Revolutions, counterrevolutions, and (un)making of order in Europe: the case of Ukraine

Muirhead Tower 427
Wednesday 1 November 2023 (12:00-13:30)

The Birmingham Grand Strategy Seminar & the IR and Security Theory working group welcomes Dr. Michael J. Williams from Syracuse University.  

The struggle for international order is usually studied within international relations’ dominant systemic theories as driven by conflict amongst the great powers, with substate actors playing little to no role. This paper argues that international order is not just predicated on concentrations of state power and competition between great powers, but also on revolutions – what Fred Halliday called the “sixth great power”. Revolutions need to be understood not simply as isolated, domestic events but rather as transnational phenomena that have impact far beyond the borders of the state where they occur, thereby influencing the polices of great powers. The historical record is rich with examples of the interplay between revolutions, states and order making. Russia’s ongoing war against Ukraine is an illustrative example.
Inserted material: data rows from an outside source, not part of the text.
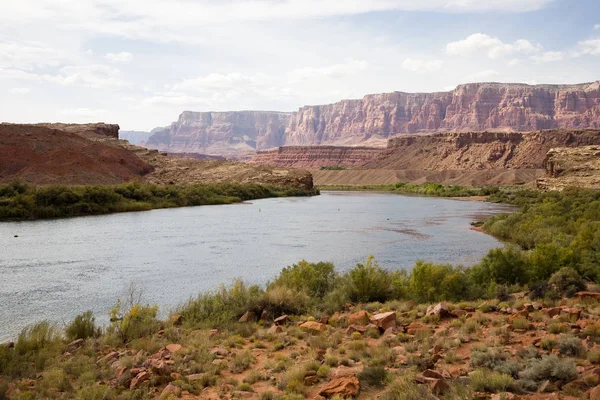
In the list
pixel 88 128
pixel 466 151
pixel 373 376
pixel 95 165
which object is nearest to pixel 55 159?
pixel 95 165

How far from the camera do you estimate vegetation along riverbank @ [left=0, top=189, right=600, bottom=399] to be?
7051 millimetres

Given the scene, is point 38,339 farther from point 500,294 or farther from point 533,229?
point 533,229

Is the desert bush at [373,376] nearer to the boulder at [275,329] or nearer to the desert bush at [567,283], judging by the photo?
the boulder at [275,329]

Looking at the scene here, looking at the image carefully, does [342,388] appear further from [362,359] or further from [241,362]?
[241,362]

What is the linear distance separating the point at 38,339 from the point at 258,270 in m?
9.79

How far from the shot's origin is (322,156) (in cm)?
17525

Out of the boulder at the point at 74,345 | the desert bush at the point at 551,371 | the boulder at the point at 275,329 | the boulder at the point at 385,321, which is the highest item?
the desert bush at the point at 551,371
The Kremlin’s ongoing illegal war against Kyiv is best understood not as a push-back against NATO expansion, but as a counter-revolutionary intervention to stem the demonstration effect of liberal democracy on Russia’s internal polity, as well as a repudiation of Europe’s emergent post-modern political order. 

Michael John Williams (Ph.D. LSE)  is Director of International Relations and Associate Professor of International Affairs at the Maxwell School of Citizenship and Public Affairs at Syracuse University, New York, USA. He is a 2023-24 Fulbright Fellow at the Vrije Universiteit Brussel where is conducting research into NATO-Russia Relations and the remaking of order in Europe.